_Excerpt provided_:
---+---

ST. ALBANS CITY — St. Albans City voters will likely be asked to weigh in on another infrastructure project this coming March — a new water tank.
In 2018, state inspectors determined that the city lacks sufficient storage for its water system. Currently, the city has one tank which can hold approximately 1 million gallons of water. The concrete tank was built in the 1950’s and is located on Aldis Hill, engineer Wayne Elliott of Aldrich + Elliott explained to the city council Monday night.
The city hired consultants to examine the state of the current tank. The tank could have another 25 to 30 useful years, but it needs maintenance. “It’s going to need some work to get another 20-plus years out of it,” Elliott said.
The city is supposed to have sufficient storage to cover a full day’s use and provide water for a major fire. Currently, that means 2.2 million gallons. By 2040, Elliott projects the city will need to have 2.4 million gallons.
To meet those requirements, the city initially considered expanding the current tank, but doing so would create too much water pressure in the system, Elliott explained.

---+---

[Stored data entries]

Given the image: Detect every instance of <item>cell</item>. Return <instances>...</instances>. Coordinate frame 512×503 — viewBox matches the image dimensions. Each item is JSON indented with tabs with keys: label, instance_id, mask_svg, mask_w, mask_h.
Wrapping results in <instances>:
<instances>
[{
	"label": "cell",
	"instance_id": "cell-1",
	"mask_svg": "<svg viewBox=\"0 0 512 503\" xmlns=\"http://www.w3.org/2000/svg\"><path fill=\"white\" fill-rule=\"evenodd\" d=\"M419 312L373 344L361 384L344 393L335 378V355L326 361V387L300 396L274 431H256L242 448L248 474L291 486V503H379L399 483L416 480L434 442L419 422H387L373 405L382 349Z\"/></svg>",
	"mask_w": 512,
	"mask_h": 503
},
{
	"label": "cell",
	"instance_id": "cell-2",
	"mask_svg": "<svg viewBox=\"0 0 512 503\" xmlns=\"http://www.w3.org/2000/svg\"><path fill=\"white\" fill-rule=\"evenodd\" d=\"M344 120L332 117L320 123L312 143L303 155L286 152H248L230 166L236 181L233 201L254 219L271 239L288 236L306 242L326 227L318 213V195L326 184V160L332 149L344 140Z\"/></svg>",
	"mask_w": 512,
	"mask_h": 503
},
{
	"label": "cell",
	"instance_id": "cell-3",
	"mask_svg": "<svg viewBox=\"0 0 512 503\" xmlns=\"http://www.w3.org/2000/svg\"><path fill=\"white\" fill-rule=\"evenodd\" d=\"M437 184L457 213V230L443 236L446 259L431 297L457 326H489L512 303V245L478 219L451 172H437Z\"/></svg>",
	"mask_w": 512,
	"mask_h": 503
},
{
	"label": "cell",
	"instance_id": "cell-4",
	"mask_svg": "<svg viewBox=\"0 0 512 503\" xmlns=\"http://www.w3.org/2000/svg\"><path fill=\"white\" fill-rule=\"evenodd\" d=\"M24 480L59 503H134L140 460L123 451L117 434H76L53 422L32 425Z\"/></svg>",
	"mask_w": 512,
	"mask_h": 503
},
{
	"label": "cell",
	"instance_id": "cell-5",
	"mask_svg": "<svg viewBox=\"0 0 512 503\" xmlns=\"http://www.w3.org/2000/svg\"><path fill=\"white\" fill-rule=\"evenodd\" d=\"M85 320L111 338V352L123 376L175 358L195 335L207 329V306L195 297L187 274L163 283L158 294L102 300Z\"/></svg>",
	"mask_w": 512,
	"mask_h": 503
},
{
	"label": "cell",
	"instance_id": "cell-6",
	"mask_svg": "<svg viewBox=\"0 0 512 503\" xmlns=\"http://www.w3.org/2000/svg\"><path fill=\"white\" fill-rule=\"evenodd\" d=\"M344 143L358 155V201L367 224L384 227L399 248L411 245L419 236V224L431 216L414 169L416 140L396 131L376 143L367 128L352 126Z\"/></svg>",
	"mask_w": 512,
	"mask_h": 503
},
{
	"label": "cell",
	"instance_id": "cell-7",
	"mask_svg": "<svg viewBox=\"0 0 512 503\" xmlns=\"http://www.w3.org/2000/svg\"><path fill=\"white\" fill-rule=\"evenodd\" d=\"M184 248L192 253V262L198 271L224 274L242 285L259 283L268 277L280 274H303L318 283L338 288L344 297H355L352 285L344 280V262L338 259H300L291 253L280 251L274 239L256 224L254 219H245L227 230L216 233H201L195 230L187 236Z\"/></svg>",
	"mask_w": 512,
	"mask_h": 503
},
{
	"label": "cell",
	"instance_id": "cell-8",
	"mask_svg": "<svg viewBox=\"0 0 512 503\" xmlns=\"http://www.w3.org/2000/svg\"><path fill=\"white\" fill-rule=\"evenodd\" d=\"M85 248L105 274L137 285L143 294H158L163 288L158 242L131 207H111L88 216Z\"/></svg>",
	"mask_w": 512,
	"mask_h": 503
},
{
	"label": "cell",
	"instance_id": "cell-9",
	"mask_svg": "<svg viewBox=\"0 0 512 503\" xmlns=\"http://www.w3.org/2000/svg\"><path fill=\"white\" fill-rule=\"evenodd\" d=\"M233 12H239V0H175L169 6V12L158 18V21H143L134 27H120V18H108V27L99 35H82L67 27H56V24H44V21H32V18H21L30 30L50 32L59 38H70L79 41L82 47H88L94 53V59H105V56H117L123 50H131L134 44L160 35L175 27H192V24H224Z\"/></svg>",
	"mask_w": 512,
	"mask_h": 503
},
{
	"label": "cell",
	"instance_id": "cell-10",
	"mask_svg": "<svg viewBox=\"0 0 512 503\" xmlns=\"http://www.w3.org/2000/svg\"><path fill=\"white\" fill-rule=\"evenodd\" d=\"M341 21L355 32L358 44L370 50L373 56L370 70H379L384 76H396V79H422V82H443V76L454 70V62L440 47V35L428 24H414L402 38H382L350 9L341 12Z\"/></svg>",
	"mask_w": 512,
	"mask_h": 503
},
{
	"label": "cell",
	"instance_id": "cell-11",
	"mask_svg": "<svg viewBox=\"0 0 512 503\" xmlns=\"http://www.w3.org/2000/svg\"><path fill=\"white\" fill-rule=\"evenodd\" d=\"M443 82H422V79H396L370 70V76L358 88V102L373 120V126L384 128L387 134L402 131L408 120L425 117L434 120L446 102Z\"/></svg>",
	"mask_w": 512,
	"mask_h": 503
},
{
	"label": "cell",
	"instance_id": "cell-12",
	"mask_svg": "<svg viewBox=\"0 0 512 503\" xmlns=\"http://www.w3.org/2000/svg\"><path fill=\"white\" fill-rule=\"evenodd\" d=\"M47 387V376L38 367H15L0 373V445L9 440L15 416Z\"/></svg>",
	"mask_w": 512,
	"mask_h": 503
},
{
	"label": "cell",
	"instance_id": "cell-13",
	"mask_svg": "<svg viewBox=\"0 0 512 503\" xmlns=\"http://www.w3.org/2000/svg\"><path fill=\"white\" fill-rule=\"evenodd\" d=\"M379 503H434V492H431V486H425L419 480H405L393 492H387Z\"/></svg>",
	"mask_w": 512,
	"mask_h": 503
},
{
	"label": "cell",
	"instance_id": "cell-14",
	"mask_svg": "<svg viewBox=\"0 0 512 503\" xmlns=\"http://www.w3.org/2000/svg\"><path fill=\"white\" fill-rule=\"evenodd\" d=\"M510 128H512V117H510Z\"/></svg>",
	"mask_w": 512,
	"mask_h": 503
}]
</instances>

---+---

_Activities_:
A - Decide whether each statement agrees with the water tank article, answering yes or no and quoting the words that settle it: (i) The city's current tank is made of concrete. (ii) State inspectors found the city's water storage insufficient in 2020. (iii) The city currently needs 2.2 million gallons of storage.
B - Output the stretch of the water tank article from "The city hired" through "2.4 million gallons.".
C - According to the water tank article, about how much water can the city's current tank hold?

_Your responses_:
A -
(i) Yes: "The concrete tank was built in the 1950’s"
(ii) No: "In 2018, state inspectors determined that the city lacks sufficient storage for its water system."
(iii) Yes: "Currently, that means 2.2 million gallons."

B -
The city hired consultants to examine the state of the current tank. The tank could have another 25 to 30 useful years, but it needs maintenance. “It’s going to need some work to get another 20-plus years out of it,” Elliott said.
The city is supposed to have sufficient storage to cover a full day’s use and provide water for a major fire. Currently, that means 2.2 million gallons. By 2040, Elliott projects the city will need to have 2.4 million gallons.

C - Approximately 1 million gallons.